What if I told you a tool exists to make you infinitely more resourceful — MacGyver or Horatio Alger level resourceful — so your earnings potential ratchets way up; the tool recommends what you should do today, tomorrow, or three years from now to achieve your most important goals, even when addled by the fog of real-life uncertainty; it even maximizes your impulse control and introduces you to “better” friends, high-value social capital as it were. So resourceful that it could practically solve poverty. Would you use it?
For better or for worse, no one has built it.
Sure, the technical challenges before building this breed of automata are big: capturing and harmonizing unstructured data, personalizing algorithms, mitigating objective, systemic data-bound bias. But these are also the challenges of allaying systemic poverty in America, and the economics of commercializing solutions for the least economically able class is among the hardest nuts to crack, leaving these problems unviable in the short term, possibly unless there’s a market intervention.
At the MIT Technology Review’s EmTech Conference at MIT in September, a number of the “Innovators under 35” addressed how AI-equipped technology can, and has, helped relieve the pressing societal challenges of poverty, the global food crisis, wildlife poaching, dumb cities, and even the protection of critical American infrastructure.
Fei Fang, an associate professor at Carnegie Mellon, was one such innovator who outlined work she and colleagues did on the latter: protecting the 60,000+ passengers who ride the Staten Island Ferry between Manhattan and Staten Island everyday by building a system that intelligently minimizes terrorist attacks by scheduling patrol boat routes, using both computational game theory and machine learning.
Fang et al.’s brainchild is actually being used by the US Coast Guard today, but it wouldn’t be without the academic uterus that nourished it with grant money early in its development.
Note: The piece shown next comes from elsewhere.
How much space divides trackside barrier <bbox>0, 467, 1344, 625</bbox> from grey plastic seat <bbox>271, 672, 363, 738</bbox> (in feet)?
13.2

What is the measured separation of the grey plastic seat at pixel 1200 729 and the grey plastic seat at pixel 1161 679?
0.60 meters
I, and a ton of others, argue that such reliance on academic funding and/or little commercial incentive remain the greatest impediment to using more machine learning —and tech generally — to address social problems.
However, Fang and others at EmTech 2018 pointed to the recent emergence of incubators that step up, acting as market interventions in our free market economy that prizes profit above social impact. MIT itself built one such incubator, called The Engine, with a focus on providing a stable economic environment for founders working on so-called tough tech, technical problems that may not be commercially viable in the near-to-mid-term, but need to be solved to advance society. C.E.O. and Managing Partner, Katie Rae, spoke on what they believe at the conference. Similar organizations are spinning up too: Stanford’s Poverty & Technology Lab, IBM’s Science for Social Good, Tech for Good, and, if you’re a fellow data scientist, DataKind.
The advent of these pro bono orgs raise the tricky question of how to go about deciding what social problems should be worked on at all and the order in which they stand in line. As more and more data scientists — and other technocrats — devote their skills to solving our toughest humanitarian problems, no doubt a certain ethical scaffolding to inform our decisions on what ought to be worked on when will be erected, possibly leading to a future where an algorithm could, in fact, solve poverty.